DEBAT KUSIR

Spread the love

Ragam hidup manusia adalah sunnah kawniyah. Penciptaan yang tak mungkin dihindari dan tak dapat dihapus. Tertata dalam keragaman dan perbedaan ternyata distruktur sebagai kisi-kisi tujuan yg sangat tinggi,  yaitu ta’aruf, tujuan yang  sangat agung,  tujuan yang sangat sempurna.

            Allah Subhanahu wa Ta’ala berfirman:

يَا أَيُّهَا النَّاسُ إِنَّا خَلَقْنَاكُمْ مِنْ ذَكَرٍ وَأُنْثَىٰ وَجَعَلْنَاكُمْ شُعُوبًا وَقَبَائِلَ لِتَعَارَفُوا ۚ إِنَّ أَكْرَمَكُمْ عِنْدَ اللَّهِ أَتْقَاكُمْ ۚ إِنَّ اللَّهَ عَلِيمٌ خَبِيرٌ

“Wahai manusia, sesungguhnya Kami telah menciptakan kamu dari seorang laki-laki dan perempuan. Kemudian, Kami menjadikan kamu berbangsa-bangsa dan bersuku-suku agar kamu saling mengenal. Sesungguhnya yang paling mulia di antara kamu di sisi Alloh adalah orang yang paling bertakwa. Sesungguhnya Alloh Maha Mengetahui lagi Maha Teliti”. (QS. Al-Ḥujurat 49:13)

            Berbagai makna dan wujud dari ta’aruf, seperti saling berhubungan baik, saling bersandar,  saling menanggung beban,  dan saling melengkapi. Lalu, dalam keadaan berbeda dan beragam situasi tersebut, datang dan hadirlah di pelataran hidup kita, sebuah kenyataan yang menuntut exstra kesabaran. Kenyataan itu adalah bahwa selain secara fitrah memang terlahir dan tercipta berbeda, sering-sering manusia dihadapkan pada perbedaan-perbedaan baru yang menambah ragam-ragam asli sebelumnya.  Maka hal tersebut pun menambah beban baru untuk tujuan kebaikan ta’aruf yg positif.

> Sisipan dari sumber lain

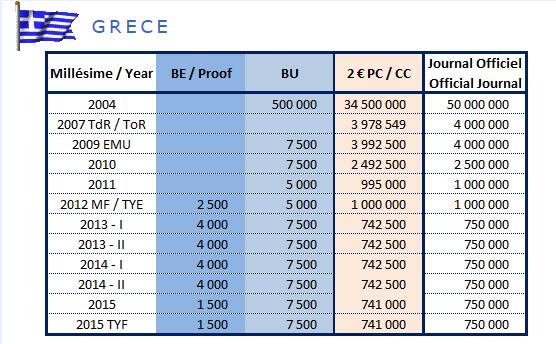 Tirage des pièces de 2€ commémoratives grece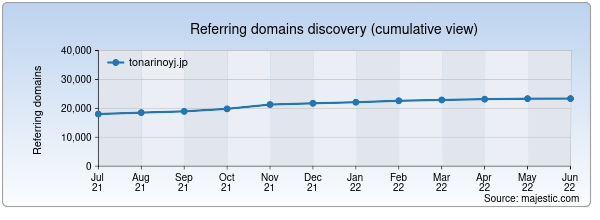 Referring domains for tonarinoyj.jp by Majestic Seo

            Tentu saja tidaklah ringan dan tidak mudah bagi pribadi-pribadi untuk menjaga  stabilitas kepribadian dengan setiap diri kukuh dengan idealisme masing-masing. Hanya kesadaran bahwa semua perbedaan yang ada tidak akan membawa kita pada perpecahan dan kerusakan jika kita tetap mengingat bahwa Rasulullah SAW telah memberikan batasan agar kita selalu menjaganya,  yaitu menghindari tahasud (saling dengki hingga sampai berlaku zalim), tanajusy (perdebatan yang tiada henti ),  tabaghud (kebencian yang tak hilang-hilang ),  tadabur (permusuhan yang tak berujung). Berbeda sikap dan pilihan tentu tak bisa dihindari,  tapi tidak boleh berujung pada klaim seseorang lebih baik, apalagi lebih mulia dari yang lain.

Baca Juga:

Rasisme dalam Islam Memahami Praktik Rasulullah SAW di Madinah

Hindari Debat Kusir  

            Salah satu hal yg harus dihindari kita dalam kehidupan sosial yang sangat majemuk adalah menghindari perbincangan yang mengarah pada debat kusir, debat yang tak berujung dan tak bisa menyimpulkan kebenaran apa pun.  Debat yang hanya adu jotos ucapan, yang hanya akan berujung pada degradasi keakraban antar sesama. 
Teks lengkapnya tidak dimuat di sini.